La calificación crediticia de Israel fue rebajada por los riesgos de guerra: Informe

Moody’s redujo la calificación crediticia de Israel a A2, el sexto grado de inversión más alto, y mantuvo su perspectiva como “negativa”, lo que significa que es posible que se produzcan más rebajas. La agencia citó los riesgos políticos y fiscales de la continua guerra de Israel con el grupo militante palestino Hamas como la razón de la rebaja.

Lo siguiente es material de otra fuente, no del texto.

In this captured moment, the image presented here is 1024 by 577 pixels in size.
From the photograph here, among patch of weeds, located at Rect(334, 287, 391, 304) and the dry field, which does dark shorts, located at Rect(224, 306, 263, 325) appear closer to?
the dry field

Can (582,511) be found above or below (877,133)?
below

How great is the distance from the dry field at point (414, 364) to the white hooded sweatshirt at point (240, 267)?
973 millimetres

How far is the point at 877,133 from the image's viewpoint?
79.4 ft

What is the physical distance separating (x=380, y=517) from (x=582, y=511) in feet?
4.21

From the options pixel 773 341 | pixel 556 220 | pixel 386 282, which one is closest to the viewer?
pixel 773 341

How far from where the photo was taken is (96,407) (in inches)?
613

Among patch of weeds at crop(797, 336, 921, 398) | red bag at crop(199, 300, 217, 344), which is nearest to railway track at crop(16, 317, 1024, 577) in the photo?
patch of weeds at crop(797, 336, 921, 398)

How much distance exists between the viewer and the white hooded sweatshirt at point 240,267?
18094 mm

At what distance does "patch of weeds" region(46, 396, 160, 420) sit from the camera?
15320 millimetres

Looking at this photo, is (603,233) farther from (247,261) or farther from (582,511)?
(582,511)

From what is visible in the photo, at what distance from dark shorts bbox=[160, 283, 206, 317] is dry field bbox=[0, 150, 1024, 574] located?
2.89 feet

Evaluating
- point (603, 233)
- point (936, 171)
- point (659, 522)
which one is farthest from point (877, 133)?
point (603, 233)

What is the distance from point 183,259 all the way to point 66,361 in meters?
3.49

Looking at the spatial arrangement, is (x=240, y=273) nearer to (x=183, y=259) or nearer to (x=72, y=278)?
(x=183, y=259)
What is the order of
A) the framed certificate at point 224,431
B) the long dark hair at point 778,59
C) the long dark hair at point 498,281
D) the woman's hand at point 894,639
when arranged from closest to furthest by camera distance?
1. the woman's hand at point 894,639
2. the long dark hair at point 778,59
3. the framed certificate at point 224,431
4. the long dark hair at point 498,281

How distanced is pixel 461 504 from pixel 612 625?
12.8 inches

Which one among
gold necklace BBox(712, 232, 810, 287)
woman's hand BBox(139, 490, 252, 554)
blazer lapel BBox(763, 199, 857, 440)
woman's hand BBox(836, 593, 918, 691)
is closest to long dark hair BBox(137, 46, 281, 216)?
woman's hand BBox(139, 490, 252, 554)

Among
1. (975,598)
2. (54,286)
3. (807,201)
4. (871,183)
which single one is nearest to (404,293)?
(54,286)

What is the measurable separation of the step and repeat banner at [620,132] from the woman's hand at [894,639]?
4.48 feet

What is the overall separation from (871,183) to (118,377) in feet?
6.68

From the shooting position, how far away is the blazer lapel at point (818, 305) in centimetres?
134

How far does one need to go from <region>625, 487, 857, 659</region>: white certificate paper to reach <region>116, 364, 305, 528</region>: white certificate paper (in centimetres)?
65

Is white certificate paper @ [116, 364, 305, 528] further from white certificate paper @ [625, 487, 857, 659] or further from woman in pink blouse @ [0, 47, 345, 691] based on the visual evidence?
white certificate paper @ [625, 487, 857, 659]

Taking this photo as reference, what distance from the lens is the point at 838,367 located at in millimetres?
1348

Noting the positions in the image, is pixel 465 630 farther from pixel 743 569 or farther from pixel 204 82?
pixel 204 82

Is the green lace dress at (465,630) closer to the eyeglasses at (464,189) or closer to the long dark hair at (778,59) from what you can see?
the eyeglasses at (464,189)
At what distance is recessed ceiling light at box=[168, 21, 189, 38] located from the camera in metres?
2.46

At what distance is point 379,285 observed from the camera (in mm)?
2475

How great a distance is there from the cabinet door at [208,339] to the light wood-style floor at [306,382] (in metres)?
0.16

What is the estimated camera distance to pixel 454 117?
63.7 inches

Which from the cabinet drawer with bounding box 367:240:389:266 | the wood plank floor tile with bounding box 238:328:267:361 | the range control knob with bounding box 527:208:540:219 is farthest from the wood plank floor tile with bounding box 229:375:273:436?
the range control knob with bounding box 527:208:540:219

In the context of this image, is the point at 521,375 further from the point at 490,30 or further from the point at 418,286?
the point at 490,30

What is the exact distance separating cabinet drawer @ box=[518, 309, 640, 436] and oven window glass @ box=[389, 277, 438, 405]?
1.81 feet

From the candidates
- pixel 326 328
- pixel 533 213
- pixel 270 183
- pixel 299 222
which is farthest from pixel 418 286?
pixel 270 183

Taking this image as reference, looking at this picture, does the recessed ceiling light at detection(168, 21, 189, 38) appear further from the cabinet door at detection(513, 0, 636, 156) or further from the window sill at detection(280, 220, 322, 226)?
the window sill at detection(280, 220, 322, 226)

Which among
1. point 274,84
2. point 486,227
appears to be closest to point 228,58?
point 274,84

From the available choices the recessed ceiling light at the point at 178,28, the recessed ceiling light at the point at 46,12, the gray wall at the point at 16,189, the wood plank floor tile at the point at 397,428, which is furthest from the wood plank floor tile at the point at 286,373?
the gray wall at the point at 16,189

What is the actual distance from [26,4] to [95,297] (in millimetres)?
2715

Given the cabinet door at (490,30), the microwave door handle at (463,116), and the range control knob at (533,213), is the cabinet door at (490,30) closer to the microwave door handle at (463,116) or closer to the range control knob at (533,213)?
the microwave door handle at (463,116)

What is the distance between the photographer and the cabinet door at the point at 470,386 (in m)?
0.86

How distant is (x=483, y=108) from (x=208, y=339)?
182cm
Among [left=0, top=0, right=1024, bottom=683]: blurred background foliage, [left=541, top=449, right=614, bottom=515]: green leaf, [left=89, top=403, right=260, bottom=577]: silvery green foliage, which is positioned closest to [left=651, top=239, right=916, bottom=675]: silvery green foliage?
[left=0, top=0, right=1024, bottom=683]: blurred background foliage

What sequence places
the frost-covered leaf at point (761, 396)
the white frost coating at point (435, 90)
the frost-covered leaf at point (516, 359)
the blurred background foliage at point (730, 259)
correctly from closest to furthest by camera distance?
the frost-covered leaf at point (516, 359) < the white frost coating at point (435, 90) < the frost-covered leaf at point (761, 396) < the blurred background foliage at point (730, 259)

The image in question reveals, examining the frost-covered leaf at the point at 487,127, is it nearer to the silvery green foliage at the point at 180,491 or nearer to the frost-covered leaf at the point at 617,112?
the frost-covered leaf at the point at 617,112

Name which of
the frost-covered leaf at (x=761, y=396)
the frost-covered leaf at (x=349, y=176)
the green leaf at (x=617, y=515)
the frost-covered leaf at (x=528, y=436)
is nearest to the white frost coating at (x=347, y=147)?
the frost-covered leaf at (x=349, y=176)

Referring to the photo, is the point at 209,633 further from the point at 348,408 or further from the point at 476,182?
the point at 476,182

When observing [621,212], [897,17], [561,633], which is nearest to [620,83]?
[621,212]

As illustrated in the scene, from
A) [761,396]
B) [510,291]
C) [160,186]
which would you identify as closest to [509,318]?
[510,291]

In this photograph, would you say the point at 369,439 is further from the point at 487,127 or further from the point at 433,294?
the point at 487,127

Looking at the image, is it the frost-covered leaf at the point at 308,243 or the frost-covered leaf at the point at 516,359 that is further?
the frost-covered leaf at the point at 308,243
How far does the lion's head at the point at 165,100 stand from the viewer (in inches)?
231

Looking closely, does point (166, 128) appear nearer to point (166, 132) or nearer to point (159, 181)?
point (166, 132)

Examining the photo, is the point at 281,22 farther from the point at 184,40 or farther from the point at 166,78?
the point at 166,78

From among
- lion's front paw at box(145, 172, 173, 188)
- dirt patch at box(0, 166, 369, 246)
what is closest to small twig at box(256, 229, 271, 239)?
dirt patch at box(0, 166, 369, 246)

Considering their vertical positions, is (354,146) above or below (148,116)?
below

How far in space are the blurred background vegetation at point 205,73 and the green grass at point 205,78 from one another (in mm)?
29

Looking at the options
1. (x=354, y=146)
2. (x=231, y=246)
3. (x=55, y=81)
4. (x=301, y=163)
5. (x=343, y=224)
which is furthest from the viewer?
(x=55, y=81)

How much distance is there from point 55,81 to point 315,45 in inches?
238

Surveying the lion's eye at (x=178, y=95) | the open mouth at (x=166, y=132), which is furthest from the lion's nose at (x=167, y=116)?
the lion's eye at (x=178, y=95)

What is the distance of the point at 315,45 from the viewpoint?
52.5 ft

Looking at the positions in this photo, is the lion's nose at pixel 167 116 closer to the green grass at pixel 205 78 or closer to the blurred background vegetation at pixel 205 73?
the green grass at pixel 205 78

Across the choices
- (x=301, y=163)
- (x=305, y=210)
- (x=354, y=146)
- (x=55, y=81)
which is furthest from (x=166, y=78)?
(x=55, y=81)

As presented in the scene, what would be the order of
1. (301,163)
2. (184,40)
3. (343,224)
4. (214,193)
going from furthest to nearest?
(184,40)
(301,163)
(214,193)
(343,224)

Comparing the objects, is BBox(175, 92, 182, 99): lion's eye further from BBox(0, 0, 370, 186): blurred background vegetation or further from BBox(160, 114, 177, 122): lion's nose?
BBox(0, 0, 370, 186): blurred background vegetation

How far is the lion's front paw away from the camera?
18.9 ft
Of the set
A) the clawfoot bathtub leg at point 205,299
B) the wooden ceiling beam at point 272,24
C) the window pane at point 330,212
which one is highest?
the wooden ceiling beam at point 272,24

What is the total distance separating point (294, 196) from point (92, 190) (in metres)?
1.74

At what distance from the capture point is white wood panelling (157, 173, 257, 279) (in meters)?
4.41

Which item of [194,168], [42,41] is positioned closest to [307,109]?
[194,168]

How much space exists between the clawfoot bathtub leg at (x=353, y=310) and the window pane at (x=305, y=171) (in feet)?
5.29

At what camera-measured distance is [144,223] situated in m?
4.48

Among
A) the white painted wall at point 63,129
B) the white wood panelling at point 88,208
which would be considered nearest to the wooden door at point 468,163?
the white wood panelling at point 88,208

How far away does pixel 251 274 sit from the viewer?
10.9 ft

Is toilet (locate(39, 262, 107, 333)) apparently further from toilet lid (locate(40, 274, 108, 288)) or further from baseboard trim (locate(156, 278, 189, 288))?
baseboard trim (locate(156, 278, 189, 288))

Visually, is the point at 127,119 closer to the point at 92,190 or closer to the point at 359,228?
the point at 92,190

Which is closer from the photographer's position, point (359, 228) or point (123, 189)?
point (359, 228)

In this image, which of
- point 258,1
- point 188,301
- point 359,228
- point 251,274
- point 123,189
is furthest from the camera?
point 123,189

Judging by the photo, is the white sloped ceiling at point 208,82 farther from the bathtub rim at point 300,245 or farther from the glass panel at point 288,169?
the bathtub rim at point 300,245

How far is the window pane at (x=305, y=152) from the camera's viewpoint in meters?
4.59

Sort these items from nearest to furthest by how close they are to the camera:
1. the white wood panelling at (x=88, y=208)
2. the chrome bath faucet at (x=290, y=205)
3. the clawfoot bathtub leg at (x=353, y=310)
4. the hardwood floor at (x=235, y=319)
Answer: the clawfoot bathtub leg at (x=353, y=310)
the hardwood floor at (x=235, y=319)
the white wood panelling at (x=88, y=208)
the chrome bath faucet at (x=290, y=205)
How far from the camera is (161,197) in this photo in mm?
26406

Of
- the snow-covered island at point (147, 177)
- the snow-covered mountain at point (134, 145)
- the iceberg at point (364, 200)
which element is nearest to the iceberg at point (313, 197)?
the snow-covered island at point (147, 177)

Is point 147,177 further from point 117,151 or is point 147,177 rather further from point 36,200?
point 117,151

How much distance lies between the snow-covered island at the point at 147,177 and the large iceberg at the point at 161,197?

“El actual conflicto militar con Hamás, sus consecuencias y consecuencias más amplias aumentan materialmente el riesgo político para Israel y debilitan sus instituciones ejecutivas y legislativas y su fortaleza fiscal, en el futuro previsible”, dijo la agencia en un comunicado en su sitio web.

“Si bien los combates en Gaza pueden disminuir en intensidad o pausarse, actualmente no hay ningún acuerdo para poner fin a las hostilidades de forma duradera ni ningún acuerdo sobre un plan a más largo plazo que restauraría completamente y eventualmente fortalecería la seguridad de Israel”, añadió Moody’s. Señaló que “espera que la carga de la deuda de Israel sea materialmente mayor de lo proyectado antes del conflicto”.

Moody’s puso en revisión la calificación crediticia de Israel en octubre, menos de dos semanas después de que el país declarara la guerra a Hamás tras un ataque sorpresa del grupo que mató a unos 1.200 israelíes. S&P y Fitch también colocaron a Israel en vigilancia de calificación negativa, pero hasta ahora no han rebajado su calificación crediticia. S&P advirtió el mes pasado que también podría recortar la calificación soberana de Israel si la guerra con Hamás se expande a otros frentes, como el Líbano o Irán.

Al comentar sobre la rebaja, el Primer Ministro Benjamín Netanyahu insistió en que no refleja el estado de la economía del país, sino que “se debe enteramente al hecho de que estamos en guerra”.

“La calificación volverá a subir tan pronto como ganemos la guerra”, afirmó en un comunicado, citado por Bloomberg.

El Ministro de Finanzas israelí, Bezalel Smotrich, también restó importancia a la rebaja de la calificación crediticia de Israel por parte de Moody, diciendo que la decisión relacionada con la guerra de Gaza no se basó en un razonamiento económico sólido y equivalía a un “manifiesto” pesimista.

“La economía israelí es fuerte en todos los sentidos. Es capaz de sostener todos los esfuerzos bélicos, en el frente y en el frente interno, hasta que, con la ayuda de Dios, se logre la victoria”, afirmó.